Only available whenPDF outputis set to 'Default' or 'Always plot a colored table'.Allows to create a colored correlation table. Variables of table 1 and variables of table 2 are related using colored rectangles.About the colors, the negative correlations are in red, more or less intense according to their position between -1 and 0, and the positive correlations in green, more or less intense according to their position between 0 and 1. The coefficients equal to 0 are in white.- 'Standard': the graphical representation has a scale with a smooth gradient between three colors: red, white and green.- 'Customized': the colored correlation table has coefficient classes. It is possible to create regular or irregular classes. The scale is discreet.

- 'Regular': classes are all (or almost) the same size.

To realize these intervals, we start from 1 to go to 0 by taking a step of the size chosen by the user, and we make the symmetry for -1 towards 0. If the last step does not fall on the 0 value, we create a class between this last value and 0, smaller in size than the others. It is important to specify that 0 represents a class on its own, which is assigned the color white for the heatmap.

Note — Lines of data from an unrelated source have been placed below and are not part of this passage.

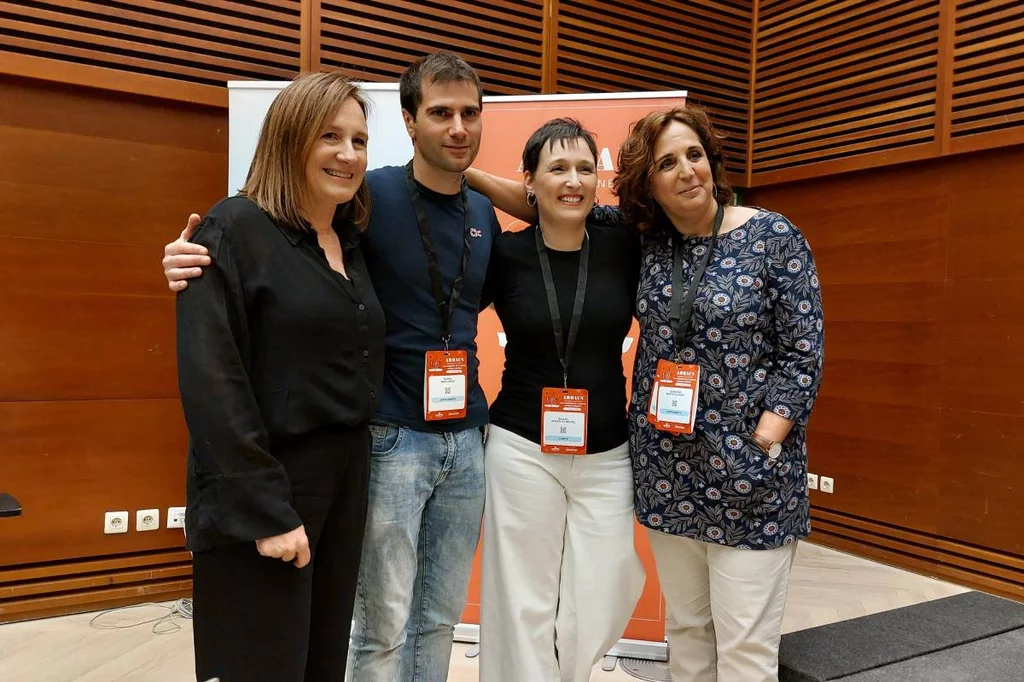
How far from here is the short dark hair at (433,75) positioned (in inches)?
65.3

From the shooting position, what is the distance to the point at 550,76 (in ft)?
14.1

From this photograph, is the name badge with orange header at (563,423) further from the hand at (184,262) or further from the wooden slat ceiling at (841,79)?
the wooden slat ceiling at (841,79)

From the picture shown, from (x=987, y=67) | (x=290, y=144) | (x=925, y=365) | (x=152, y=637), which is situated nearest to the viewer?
(x=290, y=144)

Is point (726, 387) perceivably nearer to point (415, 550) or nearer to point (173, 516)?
point (415, 550)

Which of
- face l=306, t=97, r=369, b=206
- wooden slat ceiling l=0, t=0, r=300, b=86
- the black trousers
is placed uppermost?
Result: wooden slat ceiling l=0, t=0, r=300, b=86

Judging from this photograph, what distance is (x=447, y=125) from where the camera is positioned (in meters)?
1.66

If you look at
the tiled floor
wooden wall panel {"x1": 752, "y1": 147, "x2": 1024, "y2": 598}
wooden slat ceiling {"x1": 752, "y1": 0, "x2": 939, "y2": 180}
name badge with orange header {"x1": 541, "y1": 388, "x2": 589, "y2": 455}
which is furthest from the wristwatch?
wooden slat ceiling {"x1": 752, "y1": 0, "x2": 939, "y2": 180}

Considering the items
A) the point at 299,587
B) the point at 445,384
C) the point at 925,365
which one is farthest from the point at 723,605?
the point at 925,365

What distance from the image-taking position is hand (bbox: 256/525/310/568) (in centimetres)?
123

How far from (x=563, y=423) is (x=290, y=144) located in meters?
0.88

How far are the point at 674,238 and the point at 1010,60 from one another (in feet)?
10.6

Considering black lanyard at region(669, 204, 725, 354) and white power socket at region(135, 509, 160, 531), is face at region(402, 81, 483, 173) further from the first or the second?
white power socket at region(135, 509, 160, 531)

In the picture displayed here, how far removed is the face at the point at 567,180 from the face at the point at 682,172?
179 millimetres

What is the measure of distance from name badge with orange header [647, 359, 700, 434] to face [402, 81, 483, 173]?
0.71 metres
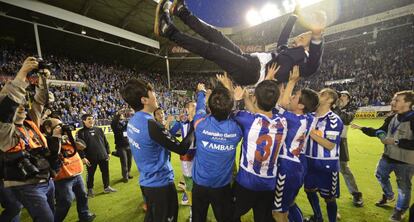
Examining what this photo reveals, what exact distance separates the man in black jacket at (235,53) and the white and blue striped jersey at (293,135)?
2.31 feet

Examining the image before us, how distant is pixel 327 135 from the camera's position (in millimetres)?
3240

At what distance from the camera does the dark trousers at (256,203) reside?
2.36 m

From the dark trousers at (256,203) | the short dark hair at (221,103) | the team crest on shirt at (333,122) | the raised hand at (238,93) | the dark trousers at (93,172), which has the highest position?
the raised hand at (238,93)

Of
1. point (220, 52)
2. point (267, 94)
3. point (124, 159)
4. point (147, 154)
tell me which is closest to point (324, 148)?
point (267, 94)

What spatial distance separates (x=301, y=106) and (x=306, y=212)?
7.64 ft

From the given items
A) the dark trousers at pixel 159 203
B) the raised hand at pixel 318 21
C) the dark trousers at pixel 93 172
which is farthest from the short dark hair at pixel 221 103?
the dark trousers at pixel 93 172

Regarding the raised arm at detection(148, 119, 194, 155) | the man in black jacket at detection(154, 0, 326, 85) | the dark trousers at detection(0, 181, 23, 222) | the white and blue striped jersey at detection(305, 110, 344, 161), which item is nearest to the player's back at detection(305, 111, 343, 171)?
the white and blue striped jersey at detection(305, 110, 344, 161)

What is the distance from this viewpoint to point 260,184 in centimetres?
232

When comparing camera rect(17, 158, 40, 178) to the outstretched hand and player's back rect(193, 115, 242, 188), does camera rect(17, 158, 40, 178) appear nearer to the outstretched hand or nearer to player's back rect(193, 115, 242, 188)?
player's back rect(193, 115, 242, 188)

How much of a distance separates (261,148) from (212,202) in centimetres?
78

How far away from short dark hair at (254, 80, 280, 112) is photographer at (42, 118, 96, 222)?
278 centimetres

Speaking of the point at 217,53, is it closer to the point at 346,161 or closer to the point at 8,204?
the point at 8,204

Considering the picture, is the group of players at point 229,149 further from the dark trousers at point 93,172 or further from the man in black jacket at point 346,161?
the dark trousers at point 93,172

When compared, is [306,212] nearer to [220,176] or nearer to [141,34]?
[220,176]
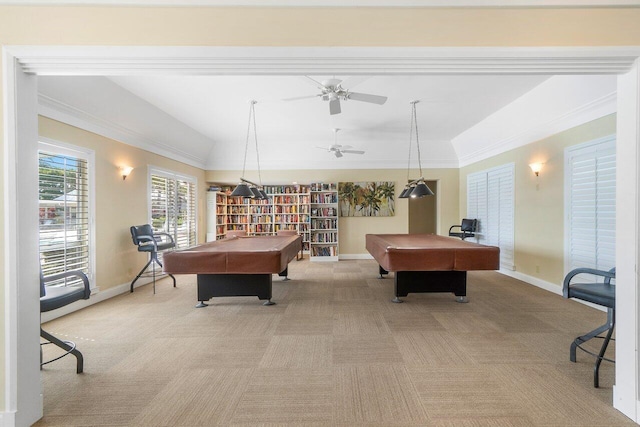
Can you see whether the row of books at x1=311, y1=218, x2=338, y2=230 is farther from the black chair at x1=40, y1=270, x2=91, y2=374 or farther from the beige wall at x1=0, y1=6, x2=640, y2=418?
the beige wall at x1=0, y1=6, x2=640, y2=418

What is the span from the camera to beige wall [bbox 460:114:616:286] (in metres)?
4.48

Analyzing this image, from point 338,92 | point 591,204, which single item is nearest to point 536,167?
point 591,204

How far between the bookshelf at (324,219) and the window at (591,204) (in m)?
5.13

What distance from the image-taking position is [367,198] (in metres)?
8.44

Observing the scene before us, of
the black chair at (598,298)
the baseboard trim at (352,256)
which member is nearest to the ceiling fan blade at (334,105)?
the black chair at (598,298)

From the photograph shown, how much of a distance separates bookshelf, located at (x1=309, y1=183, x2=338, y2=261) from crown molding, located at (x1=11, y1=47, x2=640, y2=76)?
21.1ft

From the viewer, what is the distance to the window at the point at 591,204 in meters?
3.75

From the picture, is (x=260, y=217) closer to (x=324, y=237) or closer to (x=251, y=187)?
(x=324, y=237)

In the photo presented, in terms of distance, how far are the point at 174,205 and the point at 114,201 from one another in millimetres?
1857

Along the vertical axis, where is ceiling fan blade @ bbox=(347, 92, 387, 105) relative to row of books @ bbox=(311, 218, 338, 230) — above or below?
above

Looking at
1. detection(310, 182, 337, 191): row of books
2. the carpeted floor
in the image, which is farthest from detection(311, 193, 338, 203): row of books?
the carpeted floor

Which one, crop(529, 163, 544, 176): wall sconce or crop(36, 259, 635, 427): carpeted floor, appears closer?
crop(36, 259, 635, 427): carpeted floor

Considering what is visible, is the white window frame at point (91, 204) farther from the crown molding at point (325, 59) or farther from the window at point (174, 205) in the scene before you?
the crown molding at point (325, 59)

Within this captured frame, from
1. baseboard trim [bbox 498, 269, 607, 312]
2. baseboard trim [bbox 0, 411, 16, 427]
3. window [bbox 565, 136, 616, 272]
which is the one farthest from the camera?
baseboard trim [bbox 498, 269, 607, 312]
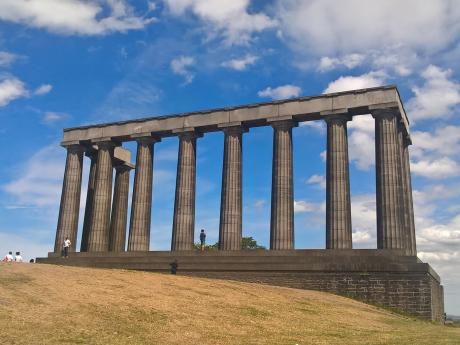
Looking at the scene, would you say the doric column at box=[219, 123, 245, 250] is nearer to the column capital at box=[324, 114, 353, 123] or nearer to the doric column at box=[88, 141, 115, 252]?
the column capital at box=[324, 114, 353, 123]

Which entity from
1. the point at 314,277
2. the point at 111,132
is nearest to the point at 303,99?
the point at 314,277

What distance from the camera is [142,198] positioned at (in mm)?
55312

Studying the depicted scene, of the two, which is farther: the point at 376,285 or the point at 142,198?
the point at 142,198

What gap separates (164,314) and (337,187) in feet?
87.2

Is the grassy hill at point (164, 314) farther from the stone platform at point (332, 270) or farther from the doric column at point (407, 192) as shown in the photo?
the doric column at point (407, 192)

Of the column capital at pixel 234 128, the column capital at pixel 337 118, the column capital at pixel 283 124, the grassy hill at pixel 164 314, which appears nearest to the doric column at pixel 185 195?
the column capital at pixel 234 128

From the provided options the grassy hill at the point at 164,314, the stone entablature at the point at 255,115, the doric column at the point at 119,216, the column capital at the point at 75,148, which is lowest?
the grassy hill at the point at 164,314

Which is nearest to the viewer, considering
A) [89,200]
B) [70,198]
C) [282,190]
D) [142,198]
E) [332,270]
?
[332,270]

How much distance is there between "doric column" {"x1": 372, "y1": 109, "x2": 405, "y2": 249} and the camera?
43906mm

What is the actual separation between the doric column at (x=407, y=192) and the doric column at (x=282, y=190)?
9988mm

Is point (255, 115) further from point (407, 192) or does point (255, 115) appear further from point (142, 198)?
point (407, 192)

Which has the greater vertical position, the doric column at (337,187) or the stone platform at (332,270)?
the doric column at (337,187)

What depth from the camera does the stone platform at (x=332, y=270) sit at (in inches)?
1496

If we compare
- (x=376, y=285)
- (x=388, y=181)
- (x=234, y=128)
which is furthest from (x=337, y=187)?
(x=234, y=128)
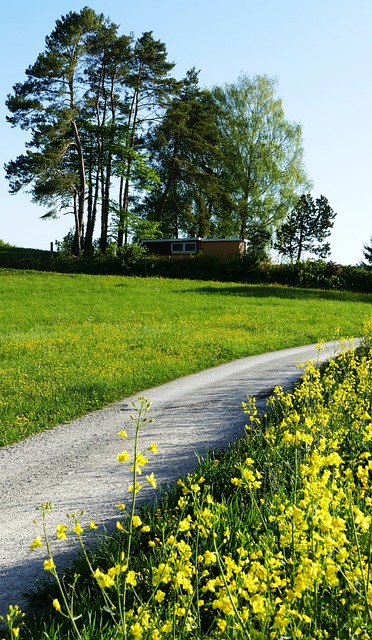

Example: if the size is 0.4, classes are [-1;-0.6], ]-0.6;-0.2], ]-0.2;0[, 0, ]0;0.2], ]0.2;0.6] and ]0.6;1].

- 'Irregular': classes have variable lengths.

It is possible to do as many classes as you want, and of any size. There is not necessarily symmetry between -1 and 0, and 0 and 1. You can choose to have a white class with only 0, or an interval which contains the value 0.

Example: if the vector is (-0.8,-0.5,-0.4,0,0.4,0.5,0.8), the classes are [-1;-0.8], ]-0.8;-0.5], ]-0.5;-0.4], ]-0.4;0[, 0, ]0;0.4], ]0.4;0.5], ]0.5;0.8] and ]0.8;1].

Tabular outputCorrelation table between the variables of the two input tables

Pdf outputColored representation of the correlation table. The coefficients are replaced by colors. A coefficient close to -1 is red, close to 0 white, and close to 1 green.